O suicídio é pecado, razão pela qual o padre evita olhar directamente para o corpo. Sendo filho da D. Maria, a situação tem algum melindre para ele.

A autópsia confirmará a causa da morte e a ausência de lesões de qualquer espécie, assim como a ausência de venenos ou outros produtos que pudessem diminuir a capacidade de reacção do morto. Confirmará a impressão exterior de não haver lesões, o que condiz com a roupa impecável, e com o trejeito facial “comum aos suicidas”.

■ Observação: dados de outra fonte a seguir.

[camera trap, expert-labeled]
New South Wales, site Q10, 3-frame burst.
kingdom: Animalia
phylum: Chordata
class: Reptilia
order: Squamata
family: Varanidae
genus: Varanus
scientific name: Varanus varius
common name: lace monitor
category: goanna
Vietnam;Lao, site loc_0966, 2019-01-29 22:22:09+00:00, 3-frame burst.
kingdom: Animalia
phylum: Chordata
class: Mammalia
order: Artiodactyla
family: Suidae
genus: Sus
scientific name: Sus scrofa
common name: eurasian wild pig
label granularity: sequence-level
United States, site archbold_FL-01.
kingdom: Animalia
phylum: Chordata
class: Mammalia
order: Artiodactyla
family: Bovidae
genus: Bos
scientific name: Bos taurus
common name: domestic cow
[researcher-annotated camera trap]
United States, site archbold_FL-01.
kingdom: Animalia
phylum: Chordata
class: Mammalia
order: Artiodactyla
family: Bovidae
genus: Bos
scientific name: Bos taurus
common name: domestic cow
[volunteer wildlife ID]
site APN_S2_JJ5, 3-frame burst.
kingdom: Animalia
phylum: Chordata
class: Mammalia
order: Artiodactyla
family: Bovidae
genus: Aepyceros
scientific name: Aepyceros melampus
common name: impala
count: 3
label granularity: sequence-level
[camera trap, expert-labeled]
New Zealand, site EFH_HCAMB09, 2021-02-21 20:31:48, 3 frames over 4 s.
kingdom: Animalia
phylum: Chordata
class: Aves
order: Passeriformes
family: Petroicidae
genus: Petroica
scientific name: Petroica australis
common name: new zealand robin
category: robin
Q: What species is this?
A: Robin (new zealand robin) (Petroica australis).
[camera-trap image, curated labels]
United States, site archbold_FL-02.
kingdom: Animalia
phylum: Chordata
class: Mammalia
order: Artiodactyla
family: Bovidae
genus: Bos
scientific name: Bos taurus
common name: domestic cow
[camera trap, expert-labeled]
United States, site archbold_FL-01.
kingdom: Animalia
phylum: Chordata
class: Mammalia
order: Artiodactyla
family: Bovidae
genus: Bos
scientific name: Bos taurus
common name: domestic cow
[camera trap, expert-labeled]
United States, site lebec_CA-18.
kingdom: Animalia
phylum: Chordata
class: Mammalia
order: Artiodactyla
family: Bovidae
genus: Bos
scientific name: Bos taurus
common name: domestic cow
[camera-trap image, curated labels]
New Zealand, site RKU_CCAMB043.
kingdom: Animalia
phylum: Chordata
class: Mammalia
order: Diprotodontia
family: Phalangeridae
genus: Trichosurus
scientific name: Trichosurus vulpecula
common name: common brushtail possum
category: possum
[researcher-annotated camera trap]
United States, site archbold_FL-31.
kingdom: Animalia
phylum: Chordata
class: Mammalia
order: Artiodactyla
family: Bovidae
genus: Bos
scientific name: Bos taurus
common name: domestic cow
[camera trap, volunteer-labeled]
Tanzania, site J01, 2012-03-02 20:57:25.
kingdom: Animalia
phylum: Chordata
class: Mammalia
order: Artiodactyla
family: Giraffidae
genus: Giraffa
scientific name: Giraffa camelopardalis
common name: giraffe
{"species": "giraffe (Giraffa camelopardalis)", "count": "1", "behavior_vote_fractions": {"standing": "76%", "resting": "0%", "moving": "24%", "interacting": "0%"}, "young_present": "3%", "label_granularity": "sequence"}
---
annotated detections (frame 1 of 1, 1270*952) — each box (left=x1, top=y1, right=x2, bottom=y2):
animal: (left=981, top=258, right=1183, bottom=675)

Se tivesse sido homicídio porque limpariam o chão? Não há lesões, logo não havia sangue no chão (se houvesse de outra pessoa, como um eventual agressor, isso quereria dizer que houvera defesa de Pedro, mas a roupa está impecável).

Como breve nota final, os altares de talha dourada em nada chocam com a igreja do século XII, na medida em que foi normal colocar-se talha dourada em Igrejas antigas.